Les données chiffrées sont parcellaires et marquées par l’incertitude. Depuis 1990, la mortalité infantile a chuté, en particulier le nombre de morts inattendues du nourrisson (MIN) : leur taux est passé de 182 (pour 100 000 naissances) en 1990 à 76 en 1995 puis à 29 en 2010. Mais Anne Tursz relative cette évolution, en rappelant que la pratique de l’autopsie n’est pas systématique en cas de MIN et qu’il n’y a aucune statistique nationale sur le taux d’autopsie par âge et par pathologie. Elle en veut pour preuve les différences significatives entre les statistiques officielles du CépiDc (Centre d’épidémiologie des causes médicales de décès de l’Inserm), et les données des hôpitaux et des tribunaux de trois régions françaises, mises en évidence dans une étude portant sur la période 1996-2000. Le nombre d’infanticides s’élevait à environ 255 par an en moyenne selon l’enquête hospitalière, contre 17 selon le CépiDc, tandis que le taux annuel moyen de néonaticides était de 2,1 pour 100 000 naissances, selon l’enquête judiciaire, contre 0,39 pour le CépiDc.

Aversion de voir

Cette sous-estimation des infanticides s’explique d’abord par une « aversion de voir », concept forgé par des pédiatres américains pour dire l’incapacité à imaginer l’horreur du meurtre d’un enfant par ses parents.
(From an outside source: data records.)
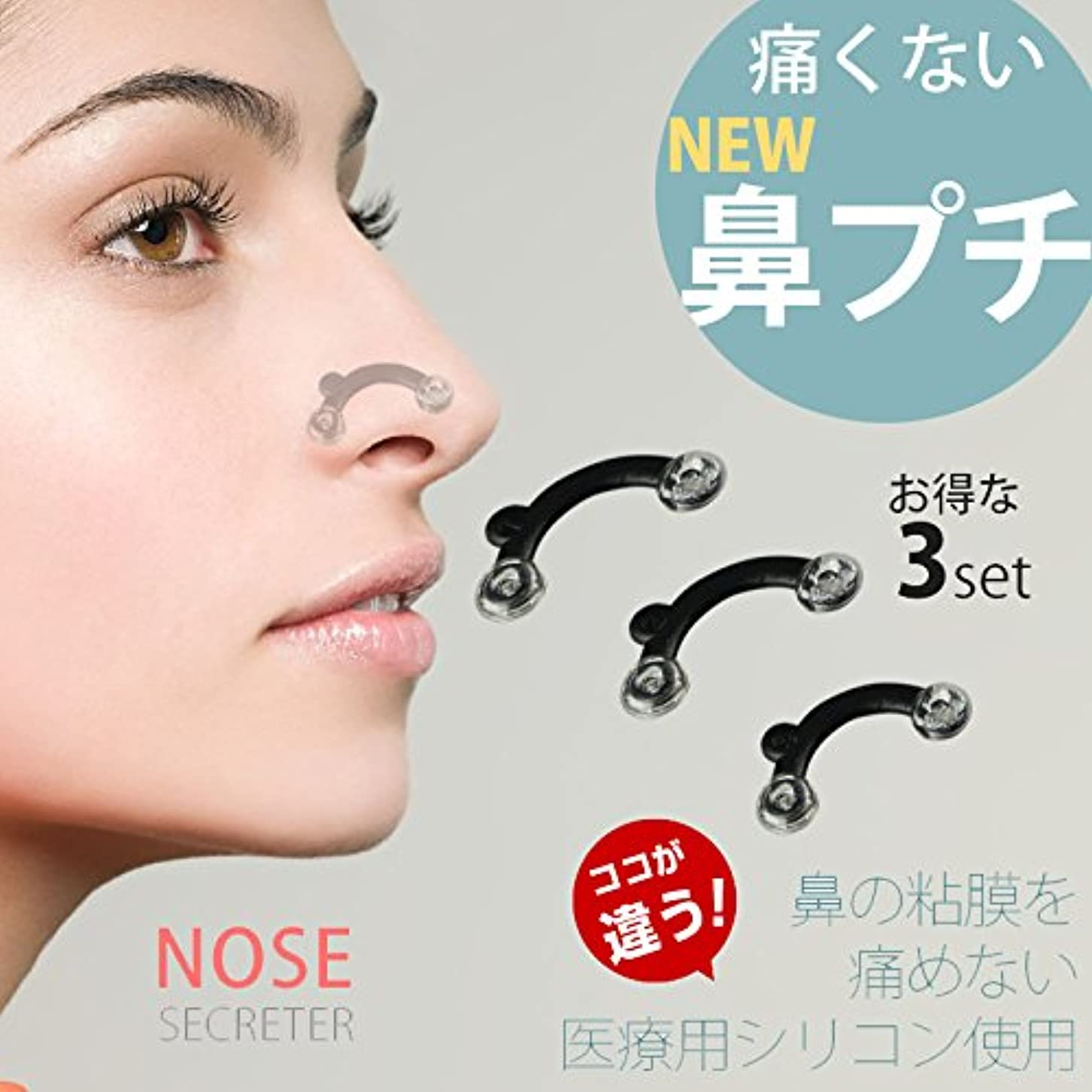 ハードリングキノコセールOUSENEI 鼻プチ 矯正プチ 美鼻 整形せず 医療用シリコン製 柔らかい 痛くない ハナのアイプチ 24.5mm/25.5mm/27mm 全3サイズ 3点セット (ブラック)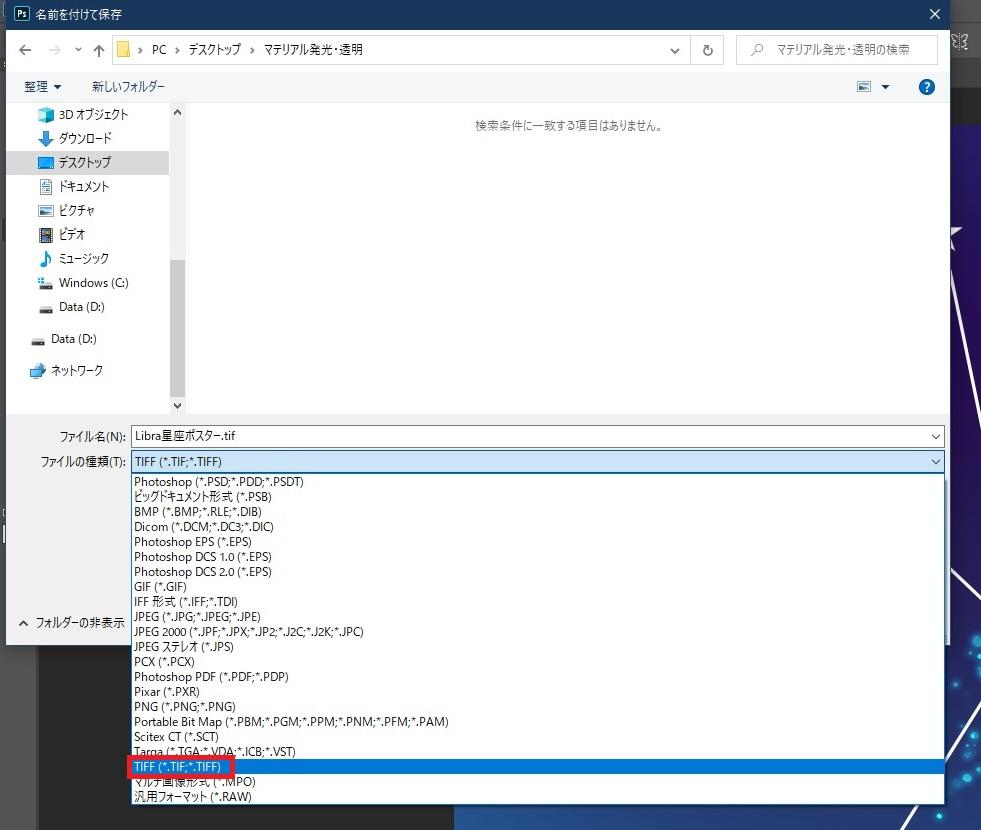 Lumion部分発光 Adobe Photoshopでアルファチャンネルを作成する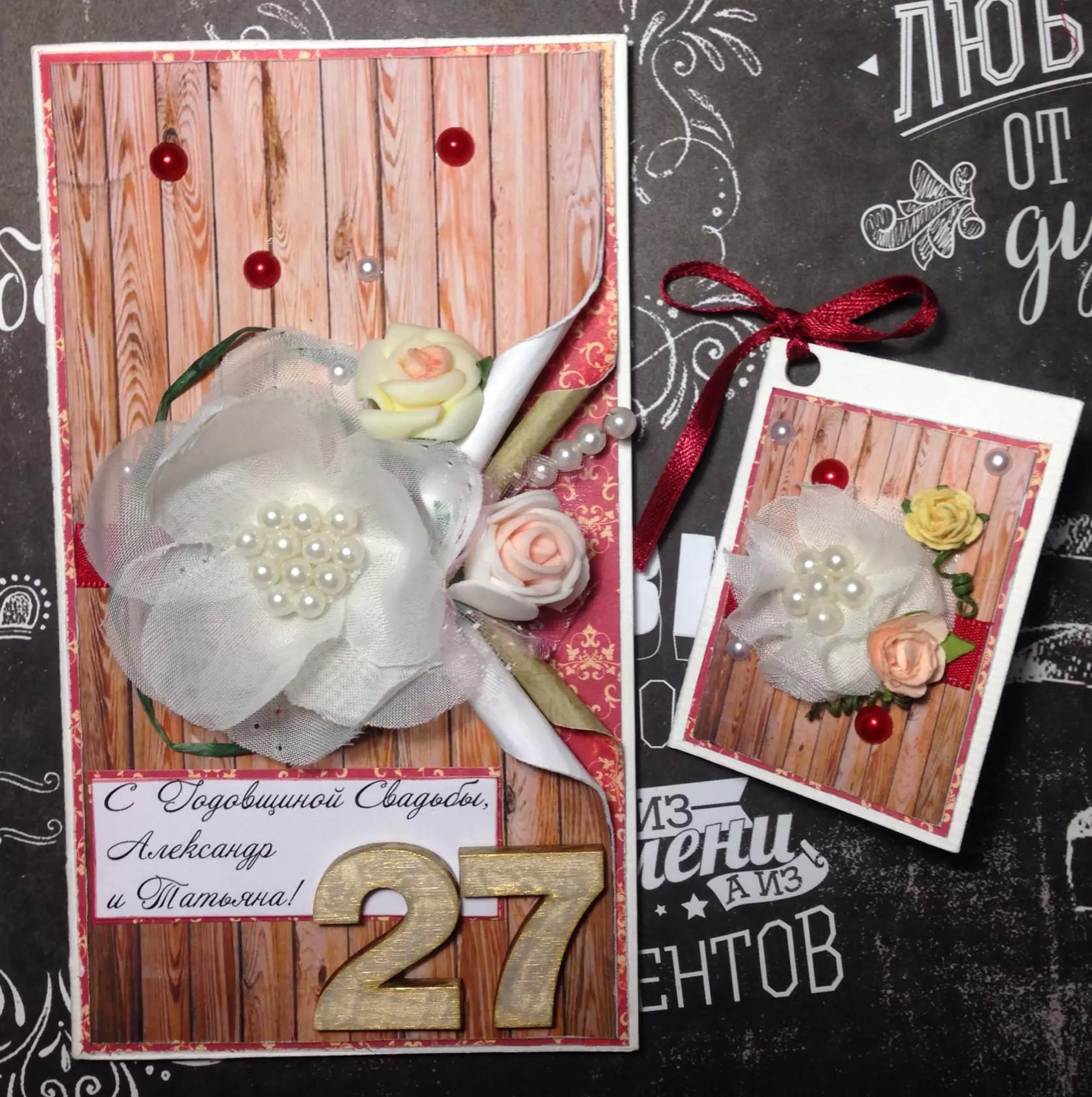 Поздравления на 27 лет свадьбы, на годовщину Красного дерева — 27 ... | 1680x1672
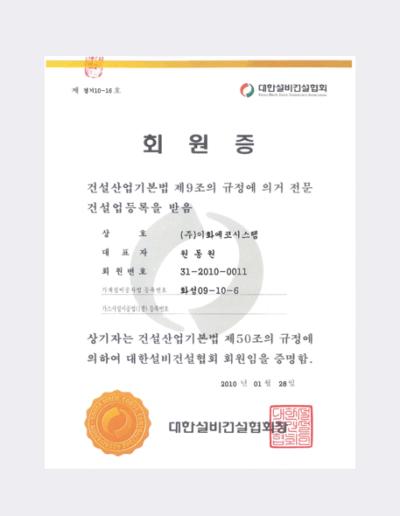 05.대한설비건설협회 회원증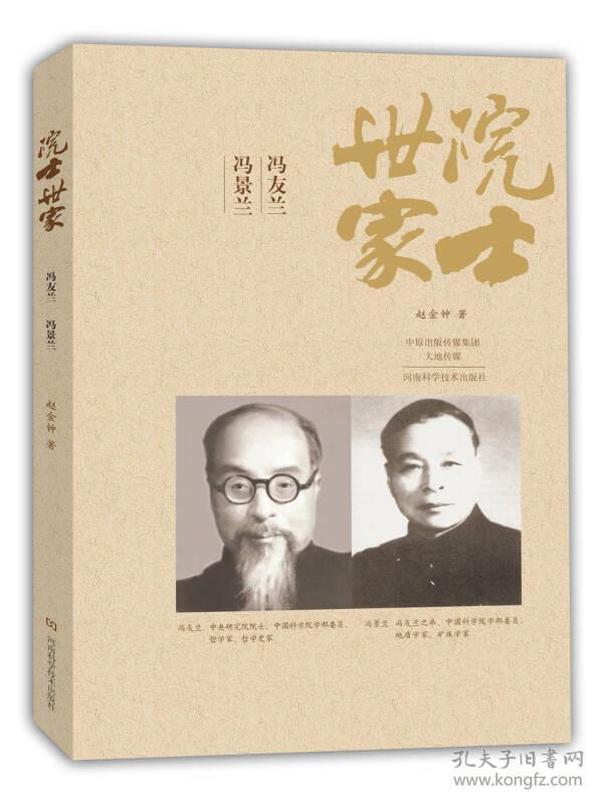 院士世家:冯友兰·冯景兰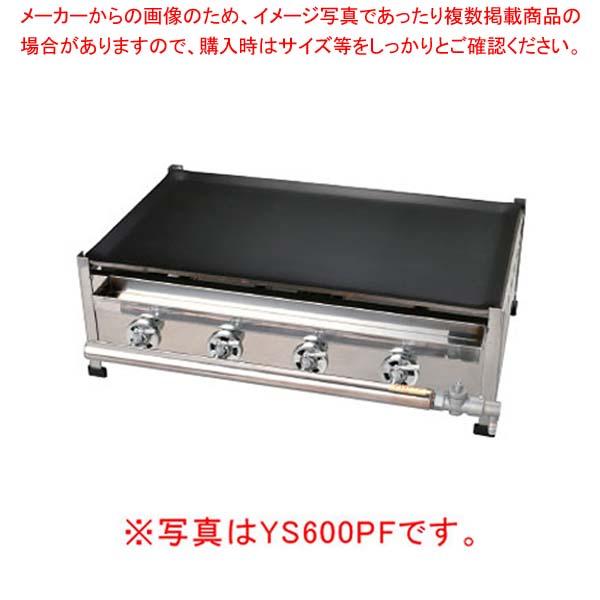 プレスグリドル YS750PF (プロパンガス) 【厨房館】
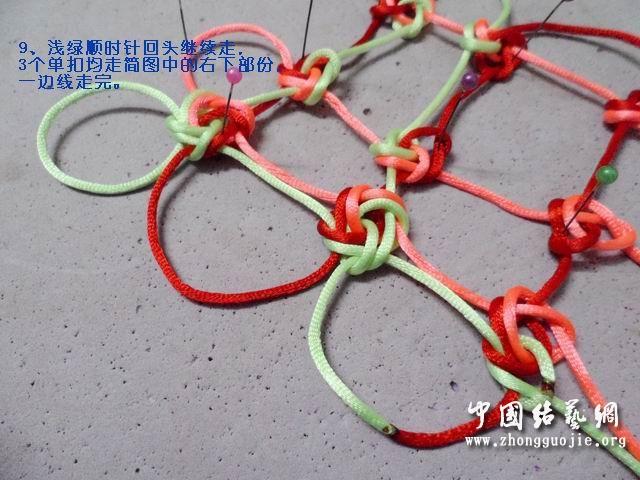 中国结论坛 改进的7*7套色冰花编结过程  冰花结(华瑶结)的教程与讨论区 003500twrstukbvz388b6y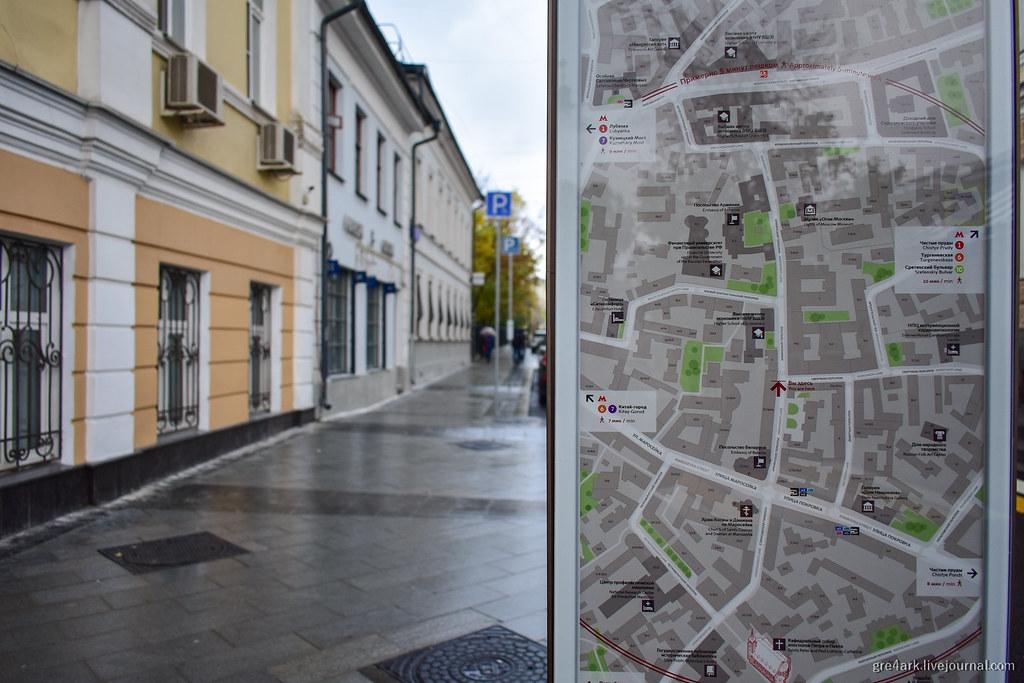 Новости московских улиц
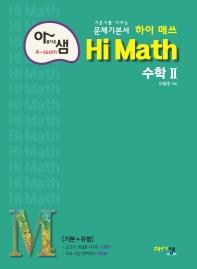 아름다운 샘 Hi Math 고등 수학2(2021)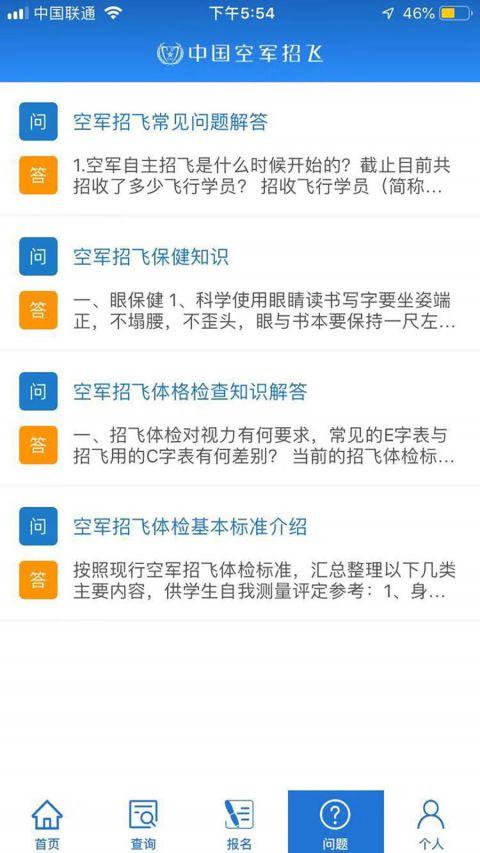 中国空军招飞网客户端截图3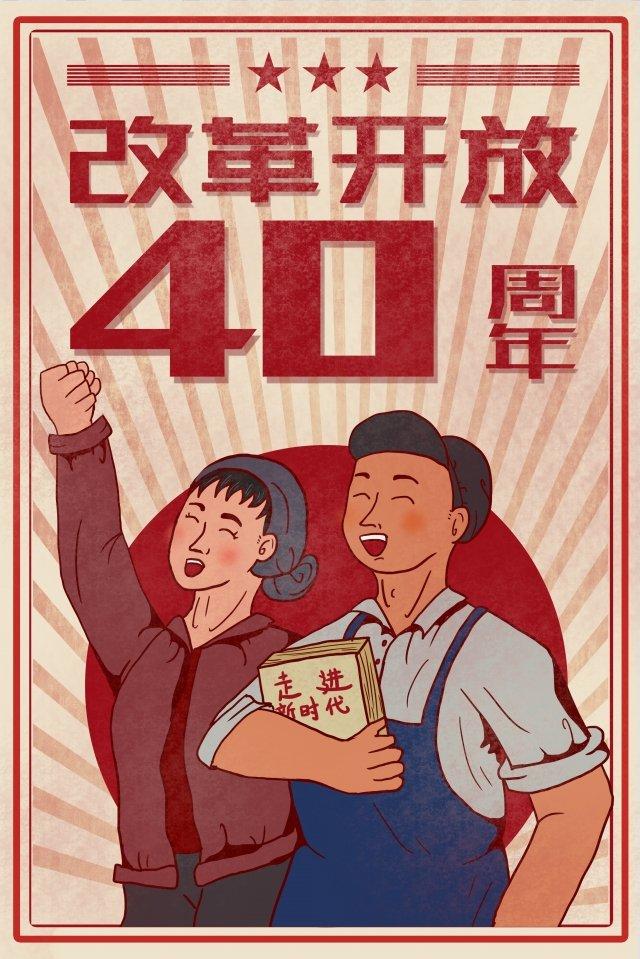 청소년 청소년 새로운 시대 복고풍 삽화 이미지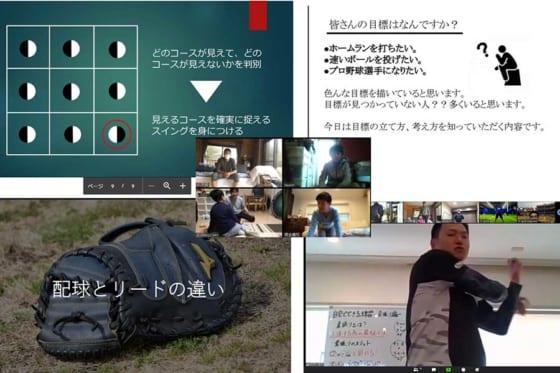 東京インディペンデンツが導入するリモートレッスンの様子【画像提供:東京インディペンデンツ】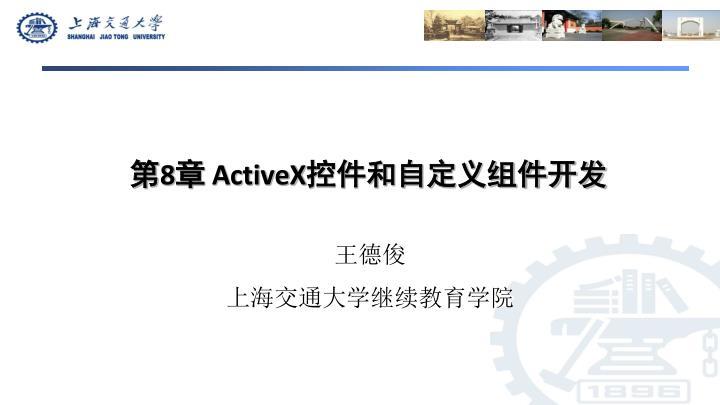 8 activex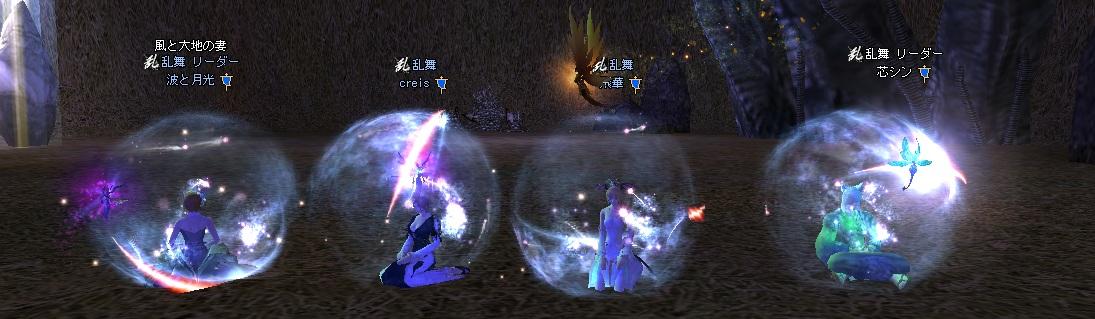 2011-07-22  るしぇるんサブ剣士転生7(D内で~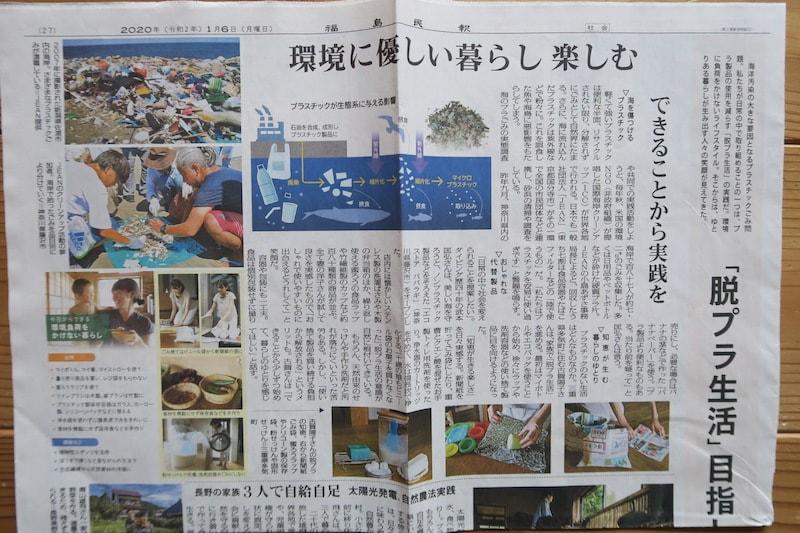 福島民報の紙面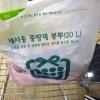 여기가 한국이구나!을 느낄때(2)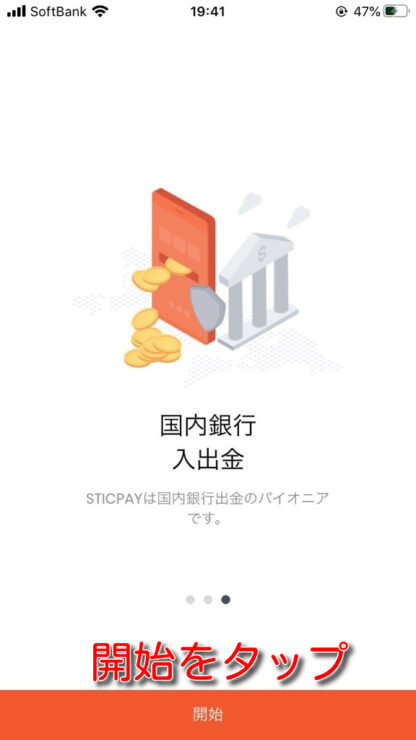 sticpay signup2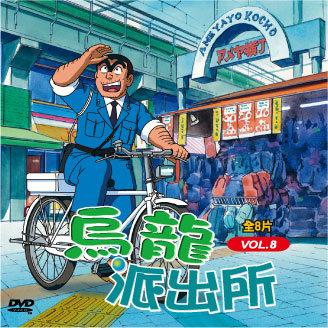 新動國際【烏龍派出所 8】DVD動畫卡通便利包29元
En outre, les hôpitaux comme les tribunaux tendent à sous investiguer les cas, surtout en l’absence de lésions externes visibles sur le corps de l’enfant. Les magistrats sont tributaires de l’expertise médico-légale, insuffisante au sujet du petit enfant.

Depuis 2000, les progrès ne sont pas négligeables, reconnaît l’auteure. Une enquête de l’Institut national de veille sanitaire sur la prise en charge des MIN dans les centres de référence en 2007-2009 montre qu’un faible nombre d’enfants n’a été ni inclus ni exploré, dans 17 départements volontaires. Pourtant, plus de la moitié des décés restaient classés comme non expliqués.

Dépister les familles vulnérables

Selon Anne Tursz, des améliorations sont nécessaires en matière d’articulation et de transmission de l’information entre hôpitaux, instituts médico-légaux et centres de référence.

Les médecins sont aussi appelés à vaincre leurs réticences à signaler les décès suspects à la justice : peur du signalement abusif, retranchement derrière le secret médical (alors que le signalement est obligatoire), peur de perdre sa clientèle, empathie avec les familles, crainte d’échecs de la protection de l’enfance, incapacité à se dessaisir d’un cas (pour une équipe pluridisciplinaire hospitalière), et last but not least, problème de formation à la séméiologie de la violence envers les nourrissons.

Pourtant les conséquences d’un défaut de signalement sont lourdes : répétitions et répercussions à l’âge adulte sont à craindre. En conclusion, la chercheuse incite les professionnels à favoriser l’attachement précoce entre les parents et le bébé, pour rompre le cercle vicieux de la transmission transgénérationnelle de la violence. L’entretien du 4e mois de grossesse est à cet égard un outil clef permettant de dépister les familles vulnérables.